Program Structure
PGY-1
Combined Adult and Child Psychiatry track residents are encouraged to meet with Taiwo Babatope, MD, MPH, MBA, Program Director of the Child Psychiatry Fellowship Program and Cesar Soutullo, MD, PhD, Vice Chair of Child and Adolescent Psychiatry to discuss areas of interest, training goals and identify prospective mentors. During their internship year, combined child track residents are given priority to rotate in family medicine/ pediatric and pediatric neurology outpatient and consult clinical experiences as well as in the inpatient acute childcare services unit located in the Dunn Behavioral Sciences Center (DBS).
PGY-2
Combined Adult and Child Psychiatry track residents will also have priority in selecting amongst a variety of child psychiatry community services (The Harris Center for Mental Health and IDD and Texana Behavioral Healthcare services), telemedicine psychiatry clinic services (Burke Mental Health services, TriCounty Behavioral Healthcare clinics, and Spindletop behavioral health clinics). Additional rotations available include an inpatient child forensics services unit (juvenile justice unit) and child protective services (CPS) sub-acute inpatient unit experiences, located at the Harris County Psychiatric center (HCPC)
Child track residents are also encouraged to work on scholarly products, including poster presentations and peer-reviewed publications to submit to AACAP and apply for the APA/APAF Child and Adolescent Fellowship awards nationally.
PGY-3
During their third year of training, combined adult and child track residents spend half a day per week at the UT Physicians Psychiatry Outpatient Clinic- Behavioral and Biomedical Sciences Building (BBSB) Child Psychiatry Fellows continuity clinic, under the supervision from Child and Adolescent Faculty. Residents complete new patient evaluations, medication management follow up appointments, and select psychotherapy patients, as part of a continuity clinic. These trainees follow patients throughout the remainder of their residency and continue to see them in child fellowship training. This experience provides a unique longitudinal and comprehensive education in common and complex child mental health diagnoses and treatment.
Residents in this track identify and work with established child and adolescent psychiatry mentors to pursue projects in areas of identified interests.
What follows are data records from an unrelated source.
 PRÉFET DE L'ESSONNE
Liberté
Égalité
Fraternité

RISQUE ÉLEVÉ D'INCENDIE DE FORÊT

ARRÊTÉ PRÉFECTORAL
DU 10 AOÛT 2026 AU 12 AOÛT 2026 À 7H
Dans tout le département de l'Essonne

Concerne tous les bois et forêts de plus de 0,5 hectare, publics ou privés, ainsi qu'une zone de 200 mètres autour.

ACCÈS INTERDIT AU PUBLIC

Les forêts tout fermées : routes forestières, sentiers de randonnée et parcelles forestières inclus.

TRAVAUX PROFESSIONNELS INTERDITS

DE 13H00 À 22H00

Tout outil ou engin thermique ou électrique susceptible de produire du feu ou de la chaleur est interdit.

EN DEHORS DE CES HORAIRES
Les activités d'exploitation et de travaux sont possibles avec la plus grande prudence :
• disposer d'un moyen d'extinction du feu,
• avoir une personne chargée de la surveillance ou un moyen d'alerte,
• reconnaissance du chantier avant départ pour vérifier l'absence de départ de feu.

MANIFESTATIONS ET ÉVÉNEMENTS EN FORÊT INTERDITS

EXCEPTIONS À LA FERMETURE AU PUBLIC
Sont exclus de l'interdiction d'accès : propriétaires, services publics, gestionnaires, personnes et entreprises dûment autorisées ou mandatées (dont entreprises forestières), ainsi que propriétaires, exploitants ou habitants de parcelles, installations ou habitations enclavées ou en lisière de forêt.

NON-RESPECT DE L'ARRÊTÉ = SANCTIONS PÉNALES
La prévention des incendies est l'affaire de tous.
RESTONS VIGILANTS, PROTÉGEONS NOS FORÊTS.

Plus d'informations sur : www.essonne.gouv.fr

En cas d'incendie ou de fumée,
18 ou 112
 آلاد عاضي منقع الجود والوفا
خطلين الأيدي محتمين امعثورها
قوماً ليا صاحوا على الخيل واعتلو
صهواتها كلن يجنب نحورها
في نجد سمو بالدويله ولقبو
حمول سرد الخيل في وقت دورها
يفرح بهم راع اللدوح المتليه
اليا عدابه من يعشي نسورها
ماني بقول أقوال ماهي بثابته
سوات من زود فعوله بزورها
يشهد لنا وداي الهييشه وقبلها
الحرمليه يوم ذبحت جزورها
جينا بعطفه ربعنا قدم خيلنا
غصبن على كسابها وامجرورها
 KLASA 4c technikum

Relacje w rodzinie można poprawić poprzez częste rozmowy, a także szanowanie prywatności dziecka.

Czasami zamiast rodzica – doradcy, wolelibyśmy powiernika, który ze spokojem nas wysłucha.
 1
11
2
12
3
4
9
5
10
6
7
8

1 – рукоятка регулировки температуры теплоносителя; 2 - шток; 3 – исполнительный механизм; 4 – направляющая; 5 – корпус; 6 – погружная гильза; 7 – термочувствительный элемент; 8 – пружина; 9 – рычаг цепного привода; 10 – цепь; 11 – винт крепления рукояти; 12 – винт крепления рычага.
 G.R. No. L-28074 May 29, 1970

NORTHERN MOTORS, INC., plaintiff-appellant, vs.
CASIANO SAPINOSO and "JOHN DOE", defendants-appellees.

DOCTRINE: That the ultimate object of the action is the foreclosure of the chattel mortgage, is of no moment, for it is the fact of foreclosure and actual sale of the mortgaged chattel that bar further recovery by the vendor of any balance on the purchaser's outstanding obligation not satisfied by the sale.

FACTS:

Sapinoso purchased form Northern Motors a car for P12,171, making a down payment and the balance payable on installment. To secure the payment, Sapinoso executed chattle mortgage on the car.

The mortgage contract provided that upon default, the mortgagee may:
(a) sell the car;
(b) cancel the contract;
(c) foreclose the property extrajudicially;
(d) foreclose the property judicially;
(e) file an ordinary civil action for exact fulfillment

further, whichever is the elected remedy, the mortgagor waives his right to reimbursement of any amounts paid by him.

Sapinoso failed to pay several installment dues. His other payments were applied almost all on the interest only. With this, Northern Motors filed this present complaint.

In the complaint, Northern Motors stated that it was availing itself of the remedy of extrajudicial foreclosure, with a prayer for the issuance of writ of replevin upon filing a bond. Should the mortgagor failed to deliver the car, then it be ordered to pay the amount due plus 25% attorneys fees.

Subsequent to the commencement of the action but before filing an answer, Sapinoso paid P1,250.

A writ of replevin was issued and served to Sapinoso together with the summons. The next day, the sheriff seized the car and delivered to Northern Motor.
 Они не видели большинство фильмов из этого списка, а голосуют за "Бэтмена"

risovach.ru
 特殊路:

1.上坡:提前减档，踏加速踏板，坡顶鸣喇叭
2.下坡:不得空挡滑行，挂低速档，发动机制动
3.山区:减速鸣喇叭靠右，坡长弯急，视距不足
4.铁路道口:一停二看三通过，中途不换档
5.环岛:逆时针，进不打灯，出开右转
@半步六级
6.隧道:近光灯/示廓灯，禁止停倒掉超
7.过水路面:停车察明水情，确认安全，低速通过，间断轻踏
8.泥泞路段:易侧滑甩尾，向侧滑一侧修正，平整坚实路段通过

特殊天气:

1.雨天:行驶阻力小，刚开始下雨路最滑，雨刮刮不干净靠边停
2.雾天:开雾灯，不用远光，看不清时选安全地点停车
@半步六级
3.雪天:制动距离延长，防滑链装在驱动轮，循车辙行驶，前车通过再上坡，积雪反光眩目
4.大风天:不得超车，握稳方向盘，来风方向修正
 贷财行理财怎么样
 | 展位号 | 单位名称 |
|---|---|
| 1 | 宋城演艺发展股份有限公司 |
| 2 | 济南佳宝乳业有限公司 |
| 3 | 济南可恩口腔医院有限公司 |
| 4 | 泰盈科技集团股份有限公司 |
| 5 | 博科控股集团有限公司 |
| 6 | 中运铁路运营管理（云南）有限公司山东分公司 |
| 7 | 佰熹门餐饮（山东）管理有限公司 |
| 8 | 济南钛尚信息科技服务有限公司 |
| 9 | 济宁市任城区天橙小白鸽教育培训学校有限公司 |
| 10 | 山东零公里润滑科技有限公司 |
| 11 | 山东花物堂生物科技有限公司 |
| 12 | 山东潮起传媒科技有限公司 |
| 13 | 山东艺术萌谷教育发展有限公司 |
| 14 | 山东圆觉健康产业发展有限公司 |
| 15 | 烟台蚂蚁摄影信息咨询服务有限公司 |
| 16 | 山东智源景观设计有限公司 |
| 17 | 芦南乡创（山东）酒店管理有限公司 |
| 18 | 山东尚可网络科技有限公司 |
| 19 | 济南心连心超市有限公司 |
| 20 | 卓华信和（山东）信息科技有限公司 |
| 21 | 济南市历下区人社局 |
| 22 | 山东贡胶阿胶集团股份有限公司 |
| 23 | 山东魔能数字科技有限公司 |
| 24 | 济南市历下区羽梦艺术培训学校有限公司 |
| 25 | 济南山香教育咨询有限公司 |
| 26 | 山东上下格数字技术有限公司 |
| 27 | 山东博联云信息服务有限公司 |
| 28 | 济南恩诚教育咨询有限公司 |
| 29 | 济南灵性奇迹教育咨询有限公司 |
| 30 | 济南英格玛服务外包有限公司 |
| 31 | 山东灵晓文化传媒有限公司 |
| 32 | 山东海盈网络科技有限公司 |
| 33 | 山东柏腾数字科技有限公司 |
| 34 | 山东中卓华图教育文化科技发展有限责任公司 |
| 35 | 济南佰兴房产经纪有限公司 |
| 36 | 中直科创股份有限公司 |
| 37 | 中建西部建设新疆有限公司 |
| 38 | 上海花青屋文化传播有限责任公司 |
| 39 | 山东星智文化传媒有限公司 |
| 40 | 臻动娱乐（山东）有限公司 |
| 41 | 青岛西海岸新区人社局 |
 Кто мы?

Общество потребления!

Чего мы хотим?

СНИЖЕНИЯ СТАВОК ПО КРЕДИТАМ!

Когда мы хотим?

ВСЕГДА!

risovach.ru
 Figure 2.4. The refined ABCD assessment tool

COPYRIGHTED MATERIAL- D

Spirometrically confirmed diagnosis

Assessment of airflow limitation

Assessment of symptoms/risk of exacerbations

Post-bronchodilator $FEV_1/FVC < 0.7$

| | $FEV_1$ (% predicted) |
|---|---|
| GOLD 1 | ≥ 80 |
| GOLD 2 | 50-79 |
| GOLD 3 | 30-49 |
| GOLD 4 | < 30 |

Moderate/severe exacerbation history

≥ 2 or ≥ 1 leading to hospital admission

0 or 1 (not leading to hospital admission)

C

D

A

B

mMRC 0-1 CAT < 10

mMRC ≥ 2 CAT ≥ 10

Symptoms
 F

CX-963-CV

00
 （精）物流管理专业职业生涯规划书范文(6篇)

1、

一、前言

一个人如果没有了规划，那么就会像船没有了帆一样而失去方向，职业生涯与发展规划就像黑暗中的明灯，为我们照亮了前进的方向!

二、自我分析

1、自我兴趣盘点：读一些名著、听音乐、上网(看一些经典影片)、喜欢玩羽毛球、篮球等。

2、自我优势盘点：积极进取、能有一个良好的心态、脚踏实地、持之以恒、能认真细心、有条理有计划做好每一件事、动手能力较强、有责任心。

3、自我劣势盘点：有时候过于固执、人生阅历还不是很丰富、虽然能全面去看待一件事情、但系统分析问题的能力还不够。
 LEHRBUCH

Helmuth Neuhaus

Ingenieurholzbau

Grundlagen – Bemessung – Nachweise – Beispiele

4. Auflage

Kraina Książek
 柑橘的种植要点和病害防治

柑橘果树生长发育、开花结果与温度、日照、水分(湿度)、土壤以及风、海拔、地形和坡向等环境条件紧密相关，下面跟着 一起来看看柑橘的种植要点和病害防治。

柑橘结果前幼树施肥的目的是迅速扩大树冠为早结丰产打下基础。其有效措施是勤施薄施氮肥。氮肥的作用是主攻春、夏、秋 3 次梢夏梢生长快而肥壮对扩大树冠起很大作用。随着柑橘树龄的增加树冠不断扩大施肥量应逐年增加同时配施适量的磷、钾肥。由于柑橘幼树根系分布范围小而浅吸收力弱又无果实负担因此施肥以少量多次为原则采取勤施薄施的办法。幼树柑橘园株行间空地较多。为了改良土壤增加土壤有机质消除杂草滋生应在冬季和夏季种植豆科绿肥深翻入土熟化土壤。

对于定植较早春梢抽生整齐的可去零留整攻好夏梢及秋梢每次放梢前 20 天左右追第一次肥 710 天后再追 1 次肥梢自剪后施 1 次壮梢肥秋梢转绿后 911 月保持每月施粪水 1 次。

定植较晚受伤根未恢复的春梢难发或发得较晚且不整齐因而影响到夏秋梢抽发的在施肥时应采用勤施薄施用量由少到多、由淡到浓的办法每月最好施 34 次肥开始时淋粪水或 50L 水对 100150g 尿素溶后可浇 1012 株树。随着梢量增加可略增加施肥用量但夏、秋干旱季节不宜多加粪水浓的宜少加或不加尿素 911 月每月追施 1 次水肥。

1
Combined adult and child track residents are also prioritized to participate in the active Curemark clinical autism trial, “An Open-Label Extension Study of CM-AT for the treatment of Children with Autism with all levels of fecal chymotrypsin” with Dr. Deborah Pearson serving as a PI of a 31-site national trial. Other research funded programs available to residents include the Texas Youth Depression and Suicide Research Network and Childhood Trauma Research Network (CTRN), research initiatives of the Texas Child Mental Health Care Consortium (TCMHCC).